KZN in bid to clear mortuary backlogs

By Mary Papayya | Feb 04, 2010 | COMMENTS [ 0 ]

KWAZULU-NATAL MEC for health Sibongiseni Dhlomo yesterday announced that an interdepartmental task team had been formed to address the backlog in several government mortuaries.

Government mortuaries in the province are overcrowded, with unclaimed bodies piling up.

Dhlomo said the team had been given a week in which to address the problem.

The task team comprises officials from both the department of health and South African Police Service detectives unit.

First on the list for the task team is Durban's Gale Street mortuary, where about 185 corpses are being kept - many unclaimed and unidentified.

The mortuary can only handle 160 bodies. New corpses are being sent to other mortuaries in the city.

Dhlomo said the team would also probe complaints about poor service due to staff shortages and bad smells at some mortuaries, including Gale Street, Pinetown, Phoenix and Pietermaritzburg in particular.

"We are committed to addressing the problems within a week.
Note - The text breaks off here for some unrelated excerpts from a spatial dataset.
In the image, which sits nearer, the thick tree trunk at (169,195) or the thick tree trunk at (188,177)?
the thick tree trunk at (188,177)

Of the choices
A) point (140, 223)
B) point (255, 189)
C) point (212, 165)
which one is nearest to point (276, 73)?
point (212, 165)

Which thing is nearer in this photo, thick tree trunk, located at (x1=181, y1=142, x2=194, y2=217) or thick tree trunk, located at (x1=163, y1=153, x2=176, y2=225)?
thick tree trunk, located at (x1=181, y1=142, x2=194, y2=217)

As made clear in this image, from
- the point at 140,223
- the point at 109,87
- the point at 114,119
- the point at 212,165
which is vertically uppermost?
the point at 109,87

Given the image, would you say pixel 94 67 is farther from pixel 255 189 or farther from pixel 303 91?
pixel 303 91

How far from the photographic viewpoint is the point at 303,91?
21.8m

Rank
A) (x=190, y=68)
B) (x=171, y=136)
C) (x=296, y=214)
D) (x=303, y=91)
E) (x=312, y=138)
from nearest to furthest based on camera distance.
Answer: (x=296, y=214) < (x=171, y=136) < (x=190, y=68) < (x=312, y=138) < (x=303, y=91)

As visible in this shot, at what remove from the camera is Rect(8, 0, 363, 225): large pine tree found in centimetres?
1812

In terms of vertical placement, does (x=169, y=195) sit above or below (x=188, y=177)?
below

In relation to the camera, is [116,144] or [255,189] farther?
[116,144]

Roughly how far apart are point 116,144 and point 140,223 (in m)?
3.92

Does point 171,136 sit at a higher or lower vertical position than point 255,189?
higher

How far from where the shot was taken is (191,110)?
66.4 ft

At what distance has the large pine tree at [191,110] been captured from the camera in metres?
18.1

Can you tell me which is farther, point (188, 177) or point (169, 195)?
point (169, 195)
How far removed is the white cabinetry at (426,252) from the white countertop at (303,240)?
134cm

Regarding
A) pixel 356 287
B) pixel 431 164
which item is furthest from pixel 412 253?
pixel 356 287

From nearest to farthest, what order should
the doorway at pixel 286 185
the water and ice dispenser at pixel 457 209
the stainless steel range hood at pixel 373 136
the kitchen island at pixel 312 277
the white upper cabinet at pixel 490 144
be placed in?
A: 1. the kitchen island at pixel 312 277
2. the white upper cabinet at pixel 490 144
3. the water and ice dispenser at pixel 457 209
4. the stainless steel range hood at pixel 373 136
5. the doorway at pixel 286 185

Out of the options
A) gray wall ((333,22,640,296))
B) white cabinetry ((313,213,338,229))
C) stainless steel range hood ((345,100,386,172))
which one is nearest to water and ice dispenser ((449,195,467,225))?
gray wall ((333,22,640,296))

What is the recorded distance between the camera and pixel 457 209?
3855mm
We know that people complain about decomposing bodies but the nature of forensic work involves receiving bodies in an unpleasant state and others already in the process of decomposition," Dhlomo said.

"We must also indicate that we are still in the summer season, with high temperature that last longer in these parts."

He said the major cause of the overcrowding was the public's inability to inform the police early if their next of kin has disappeared or is presumed dead.

"This means that we must keep bodies until the whole identification process has been exhausted," he said.

Yesterday Dhlomo met workers at the Gale Street mortuary. He urged them to support the plan to bring operations back to normal and ensure that people coming to identify their relatives receive the best service befitting their bereavement.

A psychologist has also been seconded to the mortuary to provide support and counselling.

A senior member of the task team and chief forensic pathologist Steven Naidoo is confident that the problems will be resolved soon.

"At least we now approach this challenge as a team. We have agreed on protocol to be followed so that we can ensure that legal requirements for the identification processes using techniques such as finger prints, X-ray, dental records and DNA are met.

"In the coming week we will be operating from the Phoenix mortuary, where we will do most post-mortems to clear the mortuary (Gale Street) and also ensure that all new cases are dealt with," he said.